Отдельно следует отметить то, что майорат как повод для проявления зависти, соперничества, ненависти, бессилия, желания мести и прочих характерных для ресентимента чувств породил целую литературу, изобилующую характерными примерами. Так, один из героев Гофмана, пытаясь, будучи наследником майората, помочь брату, наталкивается на отповедь: «Ненавистное происходит от ненависти!..Как милостиво бросает владелец майората свои червонцы бедному нищему!»[55] А вот пример отношений между двумя другими братьями: «„Ты жалкий, несчастный нищий, – сказал старший, двенадцатилетний мальчик своему младшему брату, – когда умрет отец, я стану владельцем Р-зиттенского майората, и ты принужден будешь смиренно целовать мне руку, когда тебе понадобятся деньги на новый сюртук“. Младший брат, разъяренный высокомерной надменностью старшего, бросил в него нож, оказавшийся под рукой, и чуть его не убил»[56].

Елена Чиркова, посвятившая краткий обзор художественной литературе о майорате, отмечает, что в Англии система майората сформировалась в XIII веке и поэтому «больше всего упоминаний о майорате в английской литературе, во многих произведениях он движет сюжетом»[57]. В качестве примера приводится «Гордость и предубеждение» Джейн Остин (1813). За неимением сыновей имение одного из героев должно перейти к его кузену. «…Который после моей смерти сможет вышвырнуть вас из этого дома, как только ему заблагорассудится», – говорит герой своим дочерям. Их матерью это воспринимается как ужасно несправедливое деяние. В новелле немецкого романтика Ахима фон Арнима «Майорат» (1820) описывается майорат-хаус неких благородных господ фон ***, владельцы которого живут за границей. В это же время их дворецкий периодически раздает милостыню нищим, среди которых «с легкостью могли бы, когда б не стыдились того сами, сыскаться и родственники хозяев, поскольку при основании майората о младших ветвях родословного древа предпочли не вспоминать». Герой произведения фон Арнима, Лейтенант, рассказывает историю о том, как он сам едва не получил майорат: «…мне было тогда лет тридцать, а дядюшке моему – шестьдесят, а детей у него не было. И взбрело же ему в голову жениться еще раз, и на молоденькой. Тем лучше, подумал я, она-то его насмерть и уездит. Но обернулось к худшему; он, конечно, вскорости помер, однако жена его незадолго до этого успела-таки родить ему сына, нынешнего майоратс-герра, а я остался с носом!» В связи с этим Лейтенант, несостоявшийся наследник майората из новеллы фон Арнима, рассказывает о «совершенно кошачьих» законах, царивших в его большой семье: «Первенца кормят, холят и лелеют, а младших его братишек и сестренок суют в помойное ведро головою вниз, и все дела».

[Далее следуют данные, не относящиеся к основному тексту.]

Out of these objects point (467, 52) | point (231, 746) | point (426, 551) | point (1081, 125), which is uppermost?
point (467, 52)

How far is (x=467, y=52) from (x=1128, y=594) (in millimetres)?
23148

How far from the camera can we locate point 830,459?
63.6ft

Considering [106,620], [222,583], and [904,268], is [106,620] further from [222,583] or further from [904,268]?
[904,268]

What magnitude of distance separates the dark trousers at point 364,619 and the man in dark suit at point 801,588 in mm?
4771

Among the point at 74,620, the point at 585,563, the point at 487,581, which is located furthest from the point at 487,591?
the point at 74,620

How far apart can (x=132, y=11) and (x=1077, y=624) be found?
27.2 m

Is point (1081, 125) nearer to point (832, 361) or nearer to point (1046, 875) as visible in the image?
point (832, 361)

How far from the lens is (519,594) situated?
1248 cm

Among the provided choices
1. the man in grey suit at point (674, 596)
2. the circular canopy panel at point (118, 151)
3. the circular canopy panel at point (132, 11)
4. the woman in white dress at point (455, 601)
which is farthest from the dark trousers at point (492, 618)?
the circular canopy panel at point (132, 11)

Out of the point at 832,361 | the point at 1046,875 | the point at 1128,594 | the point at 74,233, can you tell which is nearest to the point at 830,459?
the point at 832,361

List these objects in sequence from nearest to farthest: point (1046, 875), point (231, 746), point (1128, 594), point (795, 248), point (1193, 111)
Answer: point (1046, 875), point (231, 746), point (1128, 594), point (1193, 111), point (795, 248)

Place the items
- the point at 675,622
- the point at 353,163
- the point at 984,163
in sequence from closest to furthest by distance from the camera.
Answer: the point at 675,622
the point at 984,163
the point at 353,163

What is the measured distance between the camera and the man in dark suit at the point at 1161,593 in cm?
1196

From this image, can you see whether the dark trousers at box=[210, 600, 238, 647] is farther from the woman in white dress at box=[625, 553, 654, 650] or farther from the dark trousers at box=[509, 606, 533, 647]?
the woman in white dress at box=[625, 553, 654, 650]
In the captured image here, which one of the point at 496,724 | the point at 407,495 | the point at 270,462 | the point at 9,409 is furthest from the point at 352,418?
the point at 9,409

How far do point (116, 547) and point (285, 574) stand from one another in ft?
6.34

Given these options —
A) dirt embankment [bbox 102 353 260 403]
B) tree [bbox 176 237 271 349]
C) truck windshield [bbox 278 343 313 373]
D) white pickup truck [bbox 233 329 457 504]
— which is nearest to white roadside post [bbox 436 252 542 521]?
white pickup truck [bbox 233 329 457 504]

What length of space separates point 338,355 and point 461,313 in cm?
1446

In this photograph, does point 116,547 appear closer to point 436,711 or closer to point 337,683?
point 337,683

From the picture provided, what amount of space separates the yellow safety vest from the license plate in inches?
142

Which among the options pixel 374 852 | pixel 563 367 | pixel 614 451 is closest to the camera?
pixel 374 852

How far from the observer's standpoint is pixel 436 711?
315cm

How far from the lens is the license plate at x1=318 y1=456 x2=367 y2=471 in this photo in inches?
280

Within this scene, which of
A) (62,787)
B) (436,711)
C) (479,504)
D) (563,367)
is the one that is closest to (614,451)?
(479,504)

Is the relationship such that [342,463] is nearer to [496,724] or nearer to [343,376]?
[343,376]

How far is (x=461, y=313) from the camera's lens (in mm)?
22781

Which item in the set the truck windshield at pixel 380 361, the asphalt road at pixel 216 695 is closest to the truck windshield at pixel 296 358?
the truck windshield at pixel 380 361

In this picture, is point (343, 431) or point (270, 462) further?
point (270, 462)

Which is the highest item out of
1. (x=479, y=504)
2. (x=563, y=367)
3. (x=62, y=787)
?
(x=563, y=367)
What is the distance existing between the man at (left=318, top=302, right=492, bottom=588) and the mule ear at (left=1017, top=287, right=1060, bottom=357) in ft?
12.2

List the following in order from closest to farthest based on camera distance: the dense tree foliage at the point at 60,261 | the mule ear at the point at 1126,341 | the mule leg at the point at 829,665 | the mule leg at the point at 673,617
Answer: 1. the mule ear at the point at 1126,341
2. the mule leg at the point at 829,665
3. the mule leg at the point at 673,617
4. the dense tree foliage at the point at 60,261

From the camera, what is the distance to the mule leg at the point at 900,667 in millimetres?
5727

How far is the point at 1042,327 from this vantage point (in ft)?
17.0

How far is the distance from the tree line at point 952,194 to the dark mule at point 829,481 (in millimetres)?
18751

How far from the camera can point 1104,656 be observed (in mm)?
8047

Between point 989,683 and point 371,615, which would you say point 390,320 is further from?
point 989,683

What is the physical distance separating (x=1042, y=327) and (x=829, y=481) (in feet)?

Конфликтуют старший и младший братья в комедии Шекспира «Как вам это понравится», где майорат – экономическая предпосылка сюжета. Действие происходит во французском герцогстве. Умирает Роланд де Буа. Наследство распределено между тремя сыновьями примерно как в сказке «Кот в сапогах». Почти все отписано старшему, Оливеру, с поручением позаботиться о двух других – Жаке и Орландо, в том числе дать им образование, приличествующее знатному статусу. Младший, Орландо, получает согласно бумагам «какие-то жалкие тысячу крон» собственных денег, но и те остаются в распоряжении старшего брата. Оливер обращается с Орландо как со слугой. Жака он хотя бы отправляет в школу, а младший сидит дома, ужинает за одним столом с челядью, в него вкладывают «меньше, чем в лошадь», – тех хотя бы объезжают, нанимая наездников.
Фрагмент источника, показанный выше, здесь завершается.